### Activity
Retype the whole listing verbatim and keep the pictures out of it.

######

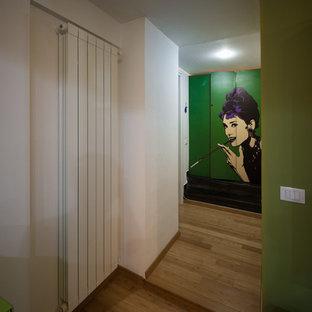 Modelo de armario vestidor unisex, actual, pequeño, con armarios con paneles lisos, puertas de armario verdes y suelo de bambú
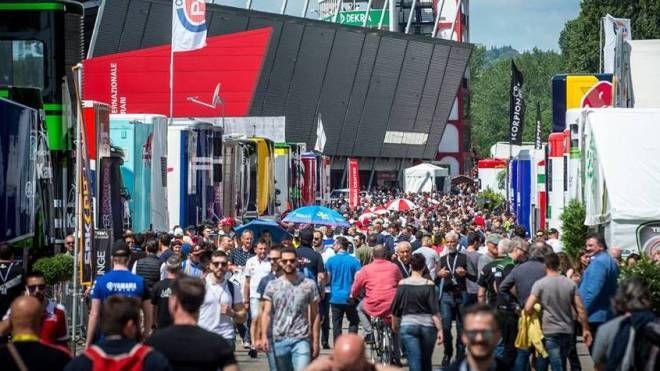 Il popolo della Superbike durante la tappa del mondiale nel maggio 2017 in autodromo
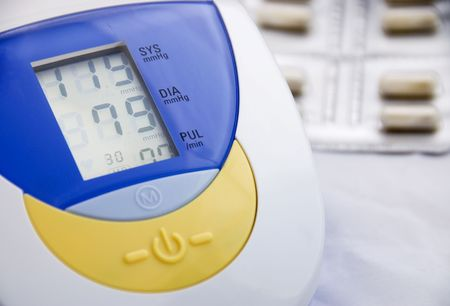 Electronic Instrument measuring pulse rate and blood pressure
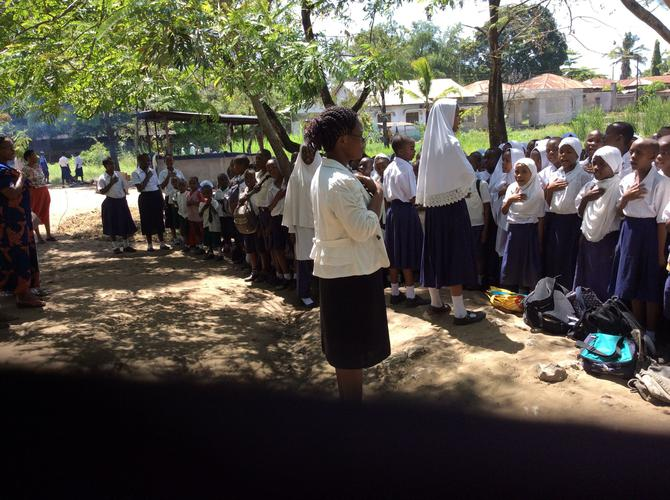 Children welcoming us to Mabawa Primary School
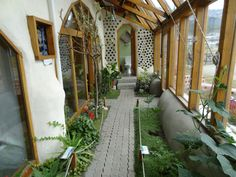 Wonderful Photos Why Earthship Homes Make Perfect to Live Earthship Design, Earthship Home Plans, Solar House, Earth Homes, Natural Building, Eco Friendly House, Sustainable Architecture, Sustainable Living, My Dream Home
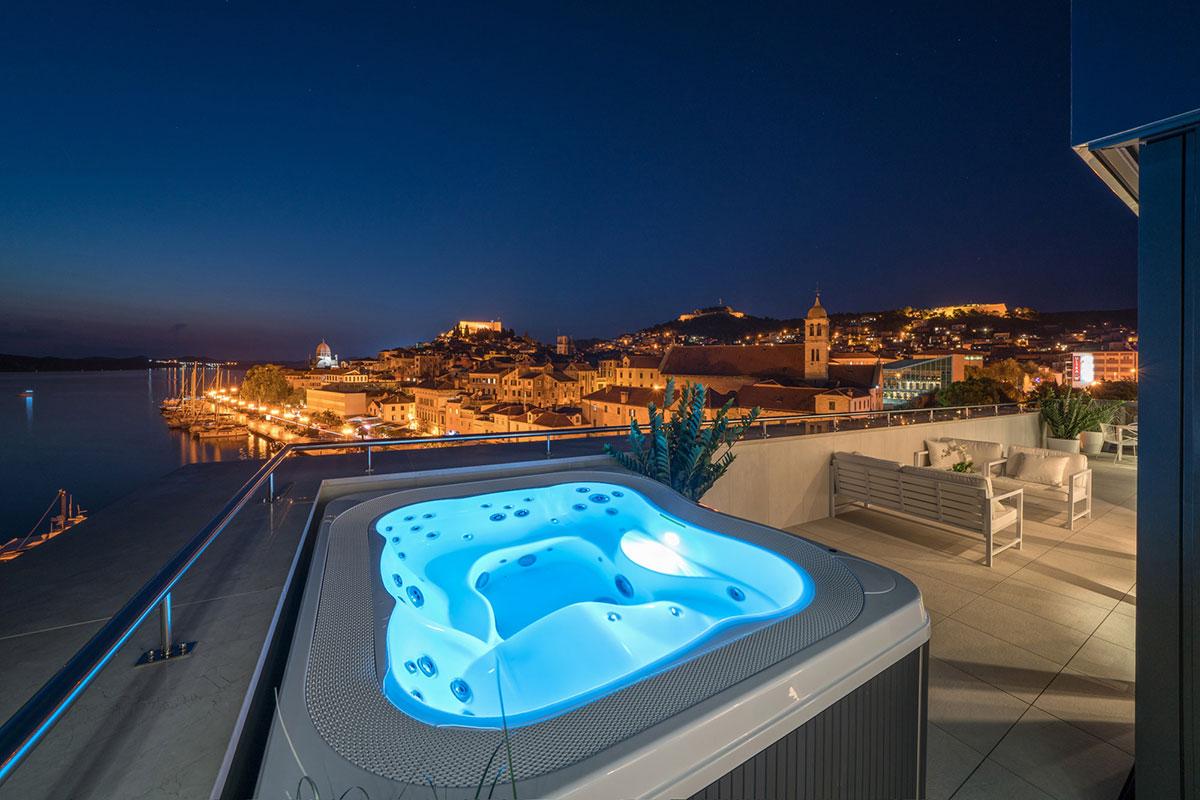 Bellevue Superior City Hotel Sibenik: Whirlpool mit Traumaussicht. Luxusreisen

######

### Result of the task
 Modelo de armario vestidor unisex, actual, pequeño, con armarios con paneles lisos, puertas de armario verdes y suelo de bambú
 Il popolo della Superbike durante la tappa del mondiale nel maggio 2017 in autodromo
 Electronic Instrument measuring pulse rate and blood pressure
 Children welcoming us to Mabawa Primary School
 Wonderful Photos Why Earthship Homes Make Perfect to Live Earthship Design, Earthship Home Plans, Solar House, Earth Homes, Natural Building, Eco Friendly House, Sustainable Architecture, Sustainable Living, My Dream Home
 Bellevue Superior City Hotel Sibenik: Whirlpool mit Traumaussicht. Luxusreisen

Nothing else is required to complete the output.